--- To-do list ---
(A) Answer these from the function annotations post:
(i) What date and time appear at the top?
(ii) Whose message is introduced by the line that begins "On 8/14/06"?
(iii) What is named as an example of something that might start compiling code?
(B) Quote the function annotations post word for word from "[Python-3000] Draft pre-PEP: function" to "not complicate stuff.".

--- Text passage ---
[Python-3000] Draft pre-PEP: function annotations
jimjjewett at gmail.com
Tue Aug 15 00:03:17 CEST 2006
On 8/14/06, Paul Prescod <paul at prescod.net> wrote:
> > > "This implies that the interpretation of built-in types would be
> > > by Python's developers and documented in Python's documentation.
> > It also implies that the interpretation of annotations made with a
> > built-in type should be safe -- they shouldn't trigger any
> > irreversible actions.
> I disagree and don't think you can come up with a clear definition of
> "irreversible" in any case. Is spitting out text to a stream "irreversible"?
> I'd rather not complicate stuff.
That part is admittedly a guideline for development of python, rather
than with python. The question is what happens with something like
def f(a:int): ...
If the thing starts compiling (like Pyrex) to code which assumes an
int and doesn't verify, that would be a disaster waiting to happen --
unless int were explicitly reserved to the python core more strongly
than the proposed wording implies.

--- Dataset excerpts ---
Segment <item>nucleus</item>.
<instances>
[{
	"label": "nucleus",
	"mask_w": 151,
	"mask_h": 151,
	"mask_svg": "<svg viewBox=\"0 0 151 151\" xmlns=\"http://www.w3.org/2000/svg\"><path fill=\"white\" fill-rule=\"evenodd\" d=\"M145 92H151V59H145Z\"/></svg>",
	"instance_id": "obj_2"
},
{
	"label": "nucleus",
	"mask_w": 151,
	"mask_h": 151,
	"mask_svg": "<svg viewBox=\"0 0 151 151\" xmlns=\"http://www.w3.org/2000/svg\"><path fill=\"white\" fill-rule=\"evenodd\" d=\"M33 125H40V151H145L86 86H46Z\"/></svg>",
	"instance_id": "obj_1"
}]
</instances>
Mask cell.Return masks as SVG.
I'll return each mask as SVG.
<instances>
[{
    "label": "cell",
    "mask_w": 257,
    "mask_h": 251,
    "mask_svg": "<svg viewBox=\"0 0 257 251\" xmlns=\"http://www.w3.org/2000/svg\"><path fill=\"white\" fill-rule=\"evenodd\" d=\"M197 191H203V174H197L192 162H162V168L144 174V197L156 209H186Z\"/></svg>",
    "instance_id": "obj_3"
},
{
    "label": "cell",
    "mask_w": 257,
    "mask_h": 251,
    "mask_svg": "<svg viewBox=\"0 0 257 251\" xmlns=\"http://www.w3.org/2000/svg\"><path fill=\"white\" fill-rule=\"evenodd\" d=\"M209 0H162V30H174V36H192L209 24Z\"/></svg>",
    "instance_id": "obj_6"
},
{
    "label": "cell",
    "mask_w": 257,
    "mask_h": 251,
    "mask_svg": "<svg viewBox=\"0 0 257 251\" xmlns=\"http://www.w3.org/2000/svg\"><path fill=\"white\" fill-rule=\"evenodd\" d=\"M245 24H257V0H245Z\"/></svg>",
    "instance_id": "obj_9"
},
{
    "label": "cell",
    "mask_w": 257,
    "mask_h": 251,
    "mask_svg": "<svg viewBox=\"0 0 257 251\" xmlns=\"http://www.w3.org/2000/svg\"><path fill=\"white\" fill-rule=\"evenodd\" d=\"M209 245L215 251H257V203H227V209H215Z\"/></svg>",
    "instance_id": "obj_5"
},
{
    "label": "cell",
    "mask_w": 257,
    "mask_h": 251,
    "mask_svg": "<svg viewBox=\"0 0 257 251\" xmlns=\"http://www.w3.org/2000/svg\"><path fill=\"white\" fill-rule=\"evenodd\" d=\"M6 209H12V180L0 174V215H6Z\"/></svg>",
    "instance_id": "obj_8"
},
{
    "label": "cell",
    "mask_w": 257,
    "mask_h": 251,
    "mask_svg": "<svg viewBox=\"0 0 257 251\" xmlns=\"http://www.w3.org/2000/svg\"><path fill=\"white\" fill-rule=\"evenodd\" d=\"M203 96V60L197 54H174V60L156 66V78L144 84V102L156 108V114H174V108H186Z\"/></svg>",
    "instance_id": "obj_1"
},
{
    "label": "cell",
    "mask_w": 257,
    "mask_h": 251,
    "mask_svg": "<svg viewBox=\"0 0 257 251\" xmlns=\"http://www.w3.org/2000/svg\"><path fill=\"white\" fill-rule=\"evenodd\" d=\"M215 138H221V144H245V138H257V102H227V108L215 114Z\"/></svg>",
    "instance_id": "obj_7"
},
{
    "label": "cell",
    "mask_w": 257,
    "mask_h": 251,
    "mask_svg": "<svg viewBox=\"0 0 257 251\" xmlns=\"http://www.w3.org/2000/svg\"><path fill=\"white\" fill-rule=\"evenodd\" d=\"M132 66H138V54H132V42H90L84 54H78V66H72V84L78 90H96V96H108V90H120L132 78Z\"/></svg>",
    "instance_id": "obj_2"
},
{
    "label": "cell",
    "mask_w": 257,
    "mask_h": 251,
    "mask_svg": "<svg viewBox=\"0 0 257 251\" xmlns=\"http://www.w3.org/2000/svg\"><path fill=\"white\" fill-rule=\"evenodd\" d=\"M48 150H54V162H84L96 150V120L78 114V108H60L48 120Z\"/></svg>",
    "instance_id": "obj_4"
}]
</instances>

--- Written responses ---
(A)
(i) Tue Aug 15 00:03:17 CEST 2006
(ii) Paul Prescod
(iii) Pyrex

(B)
[Python-3000] Draft pre-PEP: function annotations
jimjjewett at gmail.com
Tue Aug 15 00:03:17 CEST 2006
On 8/14/06, Paul Prescod <paul at prescod.net> wrote:
> > > "This implies that the interpretation of built-in types would be
> > > by Python's developers and documented in Python's documentation.
> > It also implies that the interpretation of annotations made with a
> > built-in type should be safe -- they shouldn't trigger any
> > irreversible actions.
> I disagree and don't think you can come up with a clear definition of
> "irreversible" in any case. Is spitting out text to a stream "irreversible"?
> I'd rather not complicate stuff.